§ **Exercise prompt**: Print the portion of the Innovation Lab passage that opens with the words "Imagine a classroom where students are taught" and stops after "around the world.".

§ **Provided text**:
Imagine a classroom where students are given the latest technology to build trebuchets and catapults, implements of medieval warfare, to better connect and understand life in the Middle Ages. 

Imagine a classroom where students are taught to use a green screen to place them in the middle of the Solar System so they can touch the stars. 

Now, imagine a classroom where students are utilizing that same technology to engage in real issues of world health, and exploring ideas to make an impact on the lives of people around the world.

Can you picture this inventive place of integrated learning? Founders Louis and Tara Rossi dared to, and with the support of their Superintendent, John Nittolo, the Innovation Lab became a reality.  Located at Green Hills School in the Green Township of New Jersey, the lab opened in October 2014. With grants from Thorlabs, the US Department of Naval Research, the school’s Parent-Teacher Association and the community, the Innovation Lab enables teachers throughout the school to integrate concepts from science, technology, engineering and math (STEM) into daily lessons and classes. 

Louis Rossi the lab’s ThinkSTEM coach describes the educational model as integrative STEM education that looks for the natural intersection of STEM subjects within the broader curricula of the school.  The lab provides a space to be creative around these intersections, broadening the students experience with specific disciplines, and allowing for them to interact, solve problems and engage more actively.

§ **Record list**:
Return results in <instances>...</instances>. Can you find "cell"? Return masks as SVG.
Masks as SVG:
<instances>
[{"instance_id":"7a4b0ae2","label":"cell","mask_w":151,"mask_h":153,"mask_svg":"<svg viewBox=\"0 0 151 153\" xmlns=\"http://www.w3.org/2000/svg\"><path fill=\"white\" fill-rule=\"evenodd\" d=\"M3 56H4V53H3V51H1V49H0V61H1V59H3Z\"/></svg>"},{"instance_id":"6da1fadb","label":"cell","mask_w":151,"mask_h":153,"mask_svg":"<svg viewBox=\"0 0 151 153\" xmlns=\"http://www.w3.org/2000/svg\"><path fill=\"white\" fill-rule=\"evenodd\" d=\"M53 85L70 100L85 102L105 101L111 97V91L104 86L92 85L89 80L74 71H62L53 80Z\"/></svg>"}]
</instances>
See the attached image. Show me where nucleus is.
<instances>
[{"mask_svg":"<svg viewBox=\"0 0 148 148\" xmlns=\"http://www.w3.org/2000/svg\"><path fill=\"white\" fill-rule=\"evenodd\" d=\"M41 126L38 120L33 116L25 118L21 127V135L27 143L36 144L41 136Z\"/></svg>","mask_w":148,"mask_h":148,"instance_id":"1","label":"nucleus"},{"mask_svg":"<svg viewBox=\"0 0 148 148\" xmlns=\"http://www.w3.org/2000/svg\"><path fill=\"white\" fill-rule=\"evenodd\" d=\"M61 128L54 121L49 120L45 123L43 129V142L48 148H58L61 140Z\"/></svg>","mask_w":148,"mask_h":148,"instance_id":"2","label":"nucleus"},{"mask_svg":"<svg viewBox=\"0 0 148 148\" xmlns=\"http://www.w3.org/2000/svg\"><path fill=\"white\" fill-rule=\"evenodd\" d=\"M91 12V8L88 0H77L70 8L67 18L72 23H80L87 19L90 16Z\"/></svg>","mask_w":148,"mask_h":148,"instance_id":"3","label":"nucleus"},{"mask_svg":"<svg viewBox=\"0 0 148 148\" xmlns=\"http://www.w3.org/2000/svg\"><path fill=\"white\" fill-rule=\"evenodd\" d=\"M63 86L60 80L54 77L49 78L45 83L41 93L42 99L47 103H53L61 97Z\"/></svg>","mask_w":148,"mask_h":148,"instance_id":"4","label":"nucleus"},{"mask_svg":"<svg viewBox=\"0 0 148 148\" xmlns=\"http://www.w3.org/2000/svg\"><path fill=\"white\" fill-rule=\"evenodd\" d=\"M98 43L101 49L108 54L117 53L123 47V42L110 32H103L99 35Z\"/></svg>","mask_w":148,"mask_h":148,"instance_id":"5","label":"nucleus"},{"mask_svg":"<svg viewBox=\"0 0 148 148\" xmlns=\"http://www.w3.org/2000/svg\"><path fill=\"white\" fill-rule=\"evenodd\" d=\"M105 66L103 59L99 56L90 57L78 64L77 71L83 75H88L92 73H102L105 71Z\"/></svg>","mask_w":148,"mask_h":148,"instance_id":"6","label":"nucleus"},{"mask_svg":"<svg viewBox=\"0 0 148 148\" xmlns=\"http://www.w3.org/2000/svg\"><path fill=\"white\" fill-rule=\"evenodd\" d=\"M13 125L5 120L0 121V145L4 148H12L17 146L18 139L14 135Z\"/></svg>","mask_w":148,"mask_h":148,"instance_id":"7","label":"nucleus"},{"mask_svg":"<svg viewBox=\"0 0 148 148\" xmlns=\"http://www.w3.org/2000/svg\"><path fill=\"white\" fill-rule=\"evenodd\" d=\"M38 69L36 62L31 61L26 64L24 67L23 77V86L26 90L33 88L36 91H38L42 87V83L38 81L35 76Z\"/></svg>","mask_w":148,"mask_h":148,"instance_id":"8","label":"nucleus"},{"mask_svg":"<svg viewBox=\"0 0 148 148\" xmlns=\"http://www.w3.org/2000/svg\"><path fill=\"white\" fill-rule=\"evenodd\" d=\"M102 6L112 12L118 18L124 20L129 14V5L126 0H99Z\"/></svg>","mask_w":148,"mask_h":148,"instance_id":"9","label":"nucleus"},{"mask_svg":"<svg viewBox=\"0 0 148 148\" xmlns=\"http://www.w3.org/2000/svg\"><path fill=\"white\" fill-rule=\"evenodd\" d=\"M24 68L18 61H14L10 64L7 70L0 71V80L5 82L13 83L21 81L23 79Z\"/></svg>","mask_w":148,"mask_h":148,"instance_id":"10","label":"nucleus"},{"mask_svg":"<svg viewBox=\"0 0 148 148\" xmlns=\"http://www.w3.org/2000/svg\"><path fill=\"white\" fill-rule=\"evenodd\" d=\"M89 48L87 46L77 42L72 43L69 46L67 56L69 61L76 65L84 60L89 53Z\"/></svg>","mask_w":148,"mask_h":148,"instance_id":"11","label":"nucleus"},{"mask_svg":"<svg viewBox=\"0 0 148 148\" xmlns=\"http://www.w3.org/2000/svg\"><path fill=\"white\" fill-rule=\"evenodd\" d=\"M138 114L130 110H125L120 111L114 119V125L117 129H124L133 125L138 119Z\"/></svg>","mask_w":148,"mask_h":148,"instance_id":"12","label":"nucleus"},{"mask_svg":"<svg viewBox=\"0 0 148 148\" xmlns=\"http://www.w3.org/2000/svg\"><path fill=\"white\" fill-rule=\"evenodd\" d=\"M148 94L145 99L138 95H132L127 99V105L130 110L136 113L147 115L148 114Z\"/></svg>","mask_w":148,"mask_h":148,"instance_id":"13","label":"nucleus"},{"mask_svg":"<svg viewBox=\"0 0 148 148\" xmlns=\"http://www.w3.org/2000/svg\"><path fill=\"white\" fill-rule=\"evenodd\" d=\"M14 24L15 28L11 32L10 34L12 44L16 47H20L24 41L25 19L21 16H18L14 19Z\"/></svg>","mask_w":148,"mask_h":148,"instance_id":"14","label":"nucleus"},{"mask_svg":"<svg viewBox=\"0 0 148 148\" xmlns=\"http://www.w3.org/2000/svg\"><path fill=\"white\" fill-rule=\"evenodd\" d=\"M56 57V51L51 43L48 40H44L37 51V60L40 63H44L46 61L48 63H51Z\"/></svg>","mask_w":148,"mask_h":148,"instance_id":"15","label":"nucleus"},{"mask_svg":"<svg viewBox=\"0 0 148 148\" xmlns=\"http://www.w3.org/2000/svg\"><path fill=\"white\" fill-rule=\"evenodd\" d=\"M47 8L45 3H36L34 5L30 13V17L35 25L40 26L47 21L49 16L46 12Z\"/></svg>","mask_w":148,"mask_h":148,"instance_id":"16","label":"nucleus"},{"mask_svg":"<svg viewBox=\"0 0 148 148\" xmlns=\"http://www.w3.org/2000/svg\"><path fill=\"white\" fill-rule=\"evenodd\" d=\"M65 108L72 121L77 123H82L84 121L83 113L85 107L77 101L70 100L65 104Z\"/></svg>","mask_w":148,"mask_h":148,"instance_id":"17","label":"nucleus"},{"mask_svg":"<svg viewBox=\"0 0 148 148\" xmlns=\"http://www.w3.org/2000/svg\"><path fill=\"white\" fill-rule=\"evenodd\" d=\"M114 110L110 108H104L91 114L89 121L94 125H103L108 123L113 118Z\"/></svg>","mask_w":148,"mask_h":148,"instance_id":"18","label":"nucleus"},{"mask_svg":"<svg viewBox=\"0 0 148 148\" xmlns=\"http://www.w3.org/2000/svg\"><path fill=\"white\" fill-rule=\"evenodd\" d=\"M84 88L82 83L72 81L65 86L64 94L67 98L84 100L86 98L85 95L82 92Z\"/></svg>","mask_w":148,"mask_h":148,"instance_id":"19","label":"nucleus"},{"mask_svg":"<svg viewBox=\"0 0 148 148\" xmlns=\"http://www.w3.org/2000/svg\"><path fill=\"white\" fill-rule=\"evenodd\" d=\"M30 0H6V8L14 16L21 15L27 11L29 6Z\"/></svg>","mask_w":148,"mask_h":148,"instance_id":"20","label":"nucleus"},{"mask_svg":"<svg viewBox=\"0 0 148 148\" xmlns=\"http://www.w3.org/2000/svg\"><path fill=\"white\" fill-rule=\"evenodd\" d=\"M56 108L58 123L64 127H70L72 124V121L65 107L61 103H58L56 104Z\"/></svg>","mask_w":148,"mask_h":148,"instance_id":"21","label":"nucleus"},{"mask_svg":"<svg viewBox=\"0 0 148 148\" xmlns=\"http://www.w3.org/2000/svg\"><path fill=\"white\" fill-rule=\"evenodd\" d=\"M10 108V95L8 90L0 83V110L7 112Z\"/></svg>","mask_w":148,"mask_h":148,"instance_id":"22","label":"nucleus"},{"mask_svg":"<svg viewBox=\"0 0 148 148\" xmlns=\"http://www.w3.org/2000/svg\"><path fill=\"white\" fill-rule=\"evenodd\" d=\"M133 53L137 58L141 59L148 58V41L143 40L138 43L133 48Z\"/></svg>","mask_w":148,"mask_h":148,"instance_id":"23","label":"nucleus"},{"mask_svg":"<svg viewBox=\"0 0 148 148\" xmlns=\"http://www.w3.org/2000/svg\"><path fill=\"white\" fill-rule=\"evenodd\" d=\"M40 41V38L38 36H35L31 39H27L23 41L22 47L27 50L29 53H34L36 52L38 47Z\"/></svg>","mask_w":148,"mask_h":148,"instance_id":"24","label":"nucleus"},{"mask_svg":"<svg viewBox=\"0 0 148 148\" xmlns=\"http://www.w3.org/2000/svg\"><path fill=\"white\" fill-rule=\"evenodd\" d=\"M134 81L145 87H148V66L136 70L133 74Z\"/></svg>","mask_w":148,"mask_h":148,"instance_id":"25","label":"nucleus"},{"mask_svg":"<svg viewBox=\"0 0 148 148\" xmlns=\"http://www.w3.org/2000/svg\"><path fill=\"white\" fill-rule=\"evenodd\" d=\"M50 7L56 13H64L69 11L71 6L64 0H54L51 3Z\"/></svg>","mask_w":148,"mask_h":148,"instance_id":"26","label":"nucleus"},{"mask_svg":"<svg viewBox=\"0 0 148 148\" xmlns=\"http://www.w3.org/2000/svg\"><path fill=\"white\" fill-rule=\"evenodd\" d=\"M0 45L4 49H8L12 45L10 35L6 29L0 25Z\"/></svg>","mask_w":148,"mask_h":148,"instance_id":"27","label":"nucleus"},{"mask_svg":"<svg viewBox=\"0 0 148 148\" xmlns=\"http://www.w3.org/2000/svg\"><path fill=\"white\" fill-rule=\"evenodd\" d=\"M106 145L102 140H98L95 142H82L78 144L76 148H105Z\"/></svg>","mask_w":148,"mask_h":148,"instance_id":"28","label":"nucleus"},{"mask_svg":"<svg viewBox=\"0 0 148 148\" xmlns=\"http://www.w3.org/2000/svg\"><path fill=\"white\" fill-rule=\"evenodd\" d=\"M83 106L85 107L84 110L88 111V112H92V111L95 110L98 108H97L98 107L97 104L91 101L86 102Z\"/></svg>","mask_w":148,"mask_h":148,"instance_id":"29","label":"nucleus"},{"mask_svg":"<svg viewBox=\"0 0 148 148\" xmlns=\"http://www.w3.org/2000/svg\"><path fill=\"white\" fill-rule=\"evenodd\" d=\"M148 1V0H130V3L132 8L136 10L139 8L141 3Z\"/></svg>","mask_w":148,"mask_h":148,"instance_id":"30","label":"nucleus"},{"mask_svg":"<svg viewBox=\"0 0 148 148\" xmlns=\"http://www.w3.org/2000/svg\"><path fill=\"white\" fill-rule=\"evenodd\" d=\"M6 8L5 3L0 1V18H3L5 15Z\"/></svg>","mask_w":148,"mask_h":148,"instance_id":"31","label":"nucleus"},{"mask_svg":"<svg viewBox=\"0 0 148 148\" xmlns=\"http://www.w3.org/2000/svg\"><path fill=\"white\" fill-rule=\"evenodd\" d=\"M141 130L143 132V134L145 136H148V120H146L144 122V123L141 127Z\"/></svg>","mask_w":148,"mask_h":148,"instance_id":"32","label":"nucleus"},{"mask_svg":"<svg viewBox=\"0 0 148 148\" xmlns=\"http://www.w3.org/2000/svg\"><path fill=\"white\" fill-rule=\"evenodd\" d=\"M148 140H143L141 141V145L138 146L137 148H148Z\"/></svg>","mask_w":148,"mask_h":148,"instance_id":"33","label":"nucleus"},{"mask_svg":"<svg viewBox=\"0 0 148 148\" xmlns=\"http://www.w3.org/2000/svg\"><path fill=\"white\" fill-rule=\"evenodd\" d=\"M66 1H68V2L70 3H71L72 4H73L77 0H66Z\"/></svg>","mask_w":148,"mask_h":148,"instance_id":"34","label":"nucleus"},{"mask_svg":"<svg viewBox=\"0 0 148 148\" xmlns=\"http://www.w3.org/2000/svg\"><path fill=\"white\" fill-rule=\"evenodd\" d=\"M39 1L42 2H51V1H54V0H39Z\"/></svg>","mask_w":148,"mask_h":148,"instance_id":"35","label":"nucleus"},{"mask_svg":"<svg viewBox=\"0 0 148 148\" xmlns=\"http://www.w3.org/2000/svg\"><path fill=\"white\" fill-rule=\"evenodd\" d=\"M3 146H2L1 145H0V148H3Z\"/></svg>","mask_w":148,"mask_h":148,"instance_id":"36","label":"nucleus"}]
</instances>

§ **Solution to this problem**:
Imagine a classroom where students are taught to use a green screen to place them in the middle of the Solar System so they can touch the stars. 

Now, imagine a classroom where students are utilizing that same technology to engage in real issues of world health, and exploring ideas to make an impact on the lives of people around the world.